Natuurlijke bekrachtiging werd in 4 studies gecombineerd met een aanpassing van de
omgeving. De onderzoekers rapporteren een toename van verbale verzoeken wanneer
aantrekkelijk materiaal gepresenteerd wordt, een toename van adequate reacties en
initiaties, langer durende sociale interacties en meer gedeelde aandacht.
Uit de resultaten van 5 studies naar het effect van uitstel in de tijd (time delay) blijkt een
toename in verbale reactie tijdens vrij spel, in het vragen naar informatie en het benoemen
van foto’s, verder nog een minimale verandering in oogcontact, meer spontaan groeten en
bedanken van mensen, en meer verzoeken om een voorwerp of om iets te doen.
Onderzoek naar een combinatie van de 4 strategieën rapporteert een toename in
oogcontact, gedeelde aandacht en imitatie van bewegingen.
REFERENTIES
Hwang, B., & Hughes, C. (2000). The effects of social interactive training on early social communicative
skills of children with autism, Journal of Autism and Developmental Disorders, 30, 331-343.
Koegel, L.K., Camarata, S.M., Valdez-Menchaca, M., & Koegel, R.L. (1998). Setting generalization of
question-asking by children with autism. American Journal on Mental Retardation, 102, 346-357.

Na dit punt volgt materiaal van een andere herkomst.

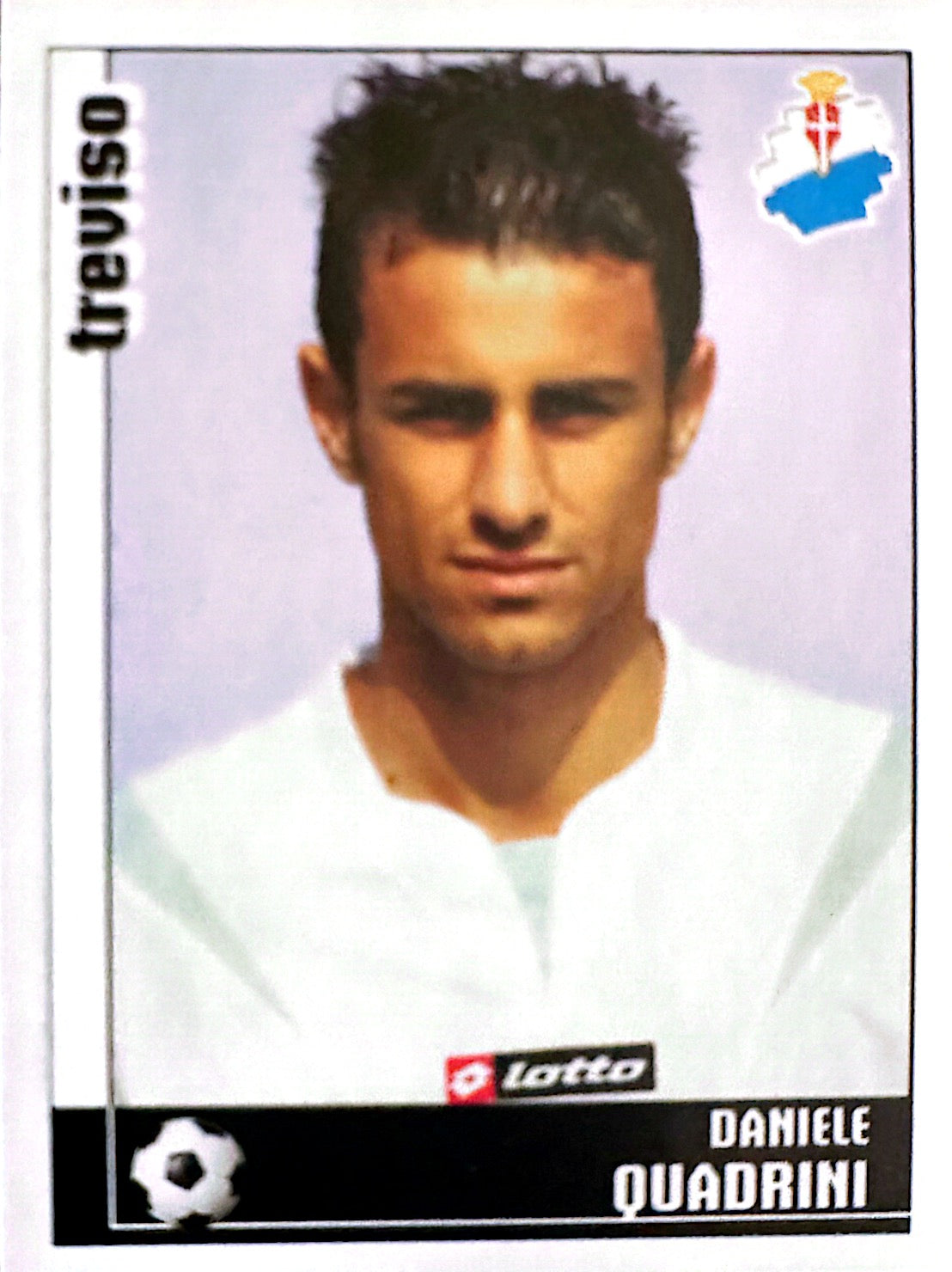 Calciatori Panini 2006/07 mancolista Scegli figurina Aggiornamenti Parte 2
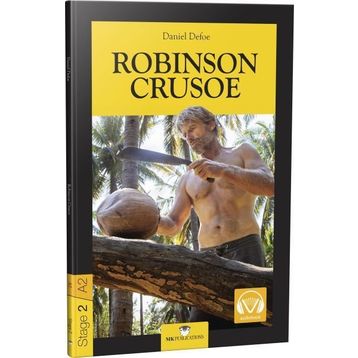 Robinson Crusoe - Stage 2 - Daniel Defoe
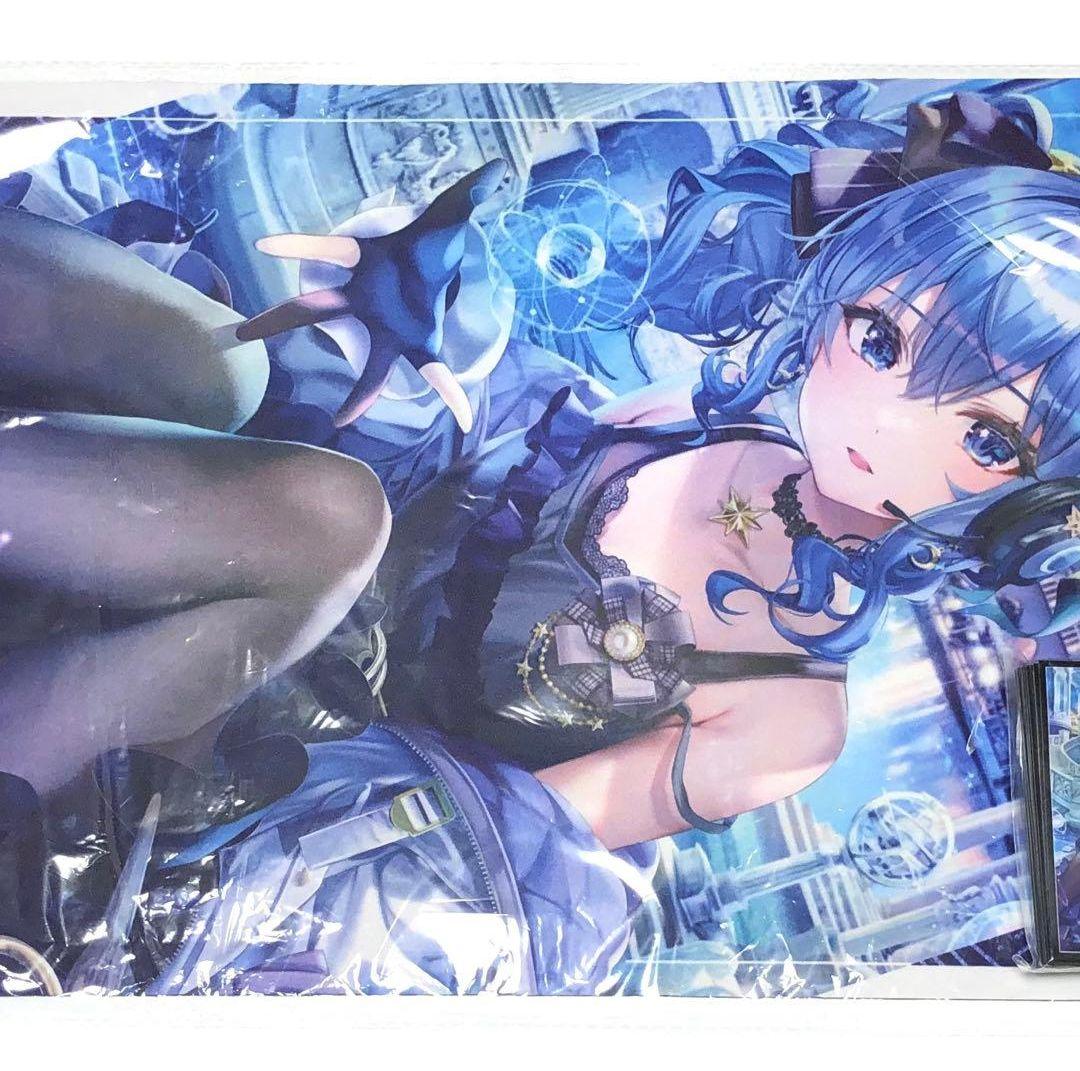 Holo live星街水井torino套筒播放垫套装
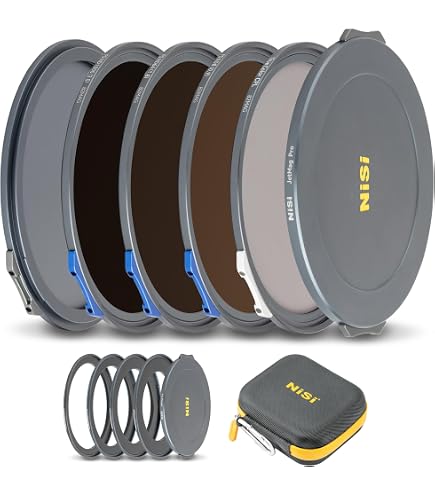 Filtro Haida Nanopro Mc Nd64 De 77 Mm, Nd 1.8, 64x, Densidad | Cuotas sin interés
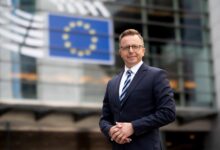 Photo of Dariusz Joński w Piotrkowie Trybunalskim. Już dziś otwarte spotkanie z europosłem
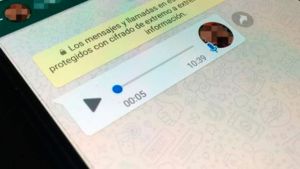 ¿Odias los audios de WhatsApp? Esta incorporación te puede ayudar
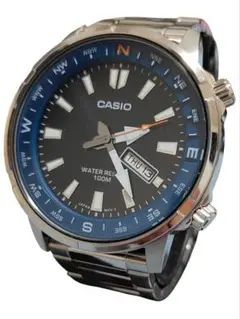 Casio 腕時計 MTD-130D-1A2VDF 　美品
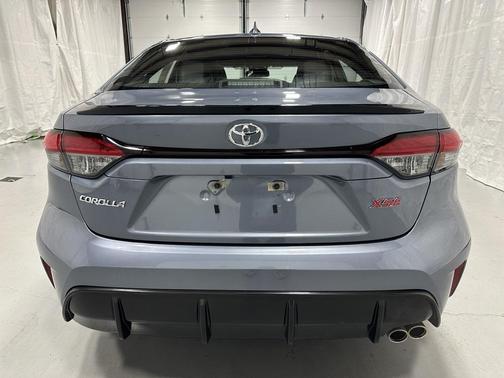 2025 Toyota Corolla XSE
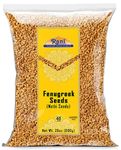 Rani Fenugreek (Methi) Seeds Whole 28oz (800g) Trigonella foenum graecum ~ All Natural | Vegan | Gluten Friendly | Non-GMO | Kosher | Indian Origin, Used in Cooking & Ayurvedic Spice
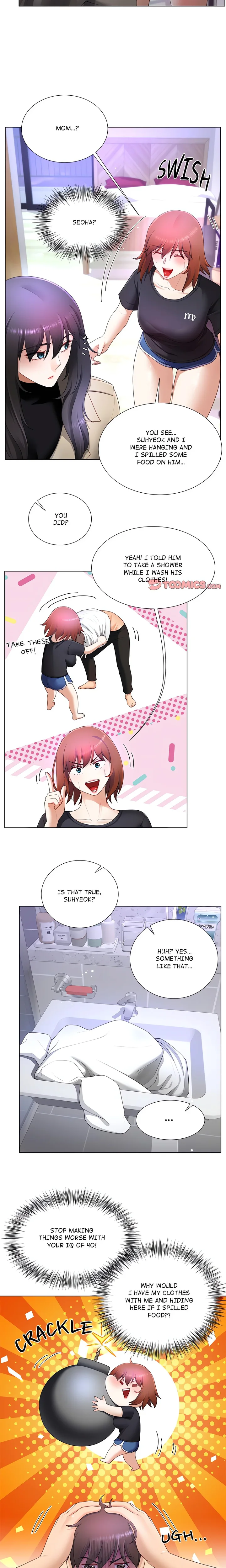 No, I Want HER! (Uncensored) - Chapter 23 Page 16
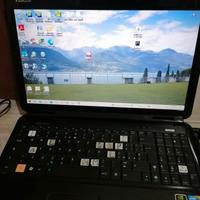 PC portatile Asus Windows 10+ Office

McConnell, S.R. (2002). Interventions to facilitate social interaction for young children with autism:
Review of available research and recommendations for educational intervention and future research.
Journal of Autism and Developmental Disorders, 32, 351-372.
Thorp, D.M., Stahmer, A.C., & Schreibman, L. (1995). Effects of sociodramatic play training on children
with autism. Journal of Autism & Developmental Disorders, 25, 265-282.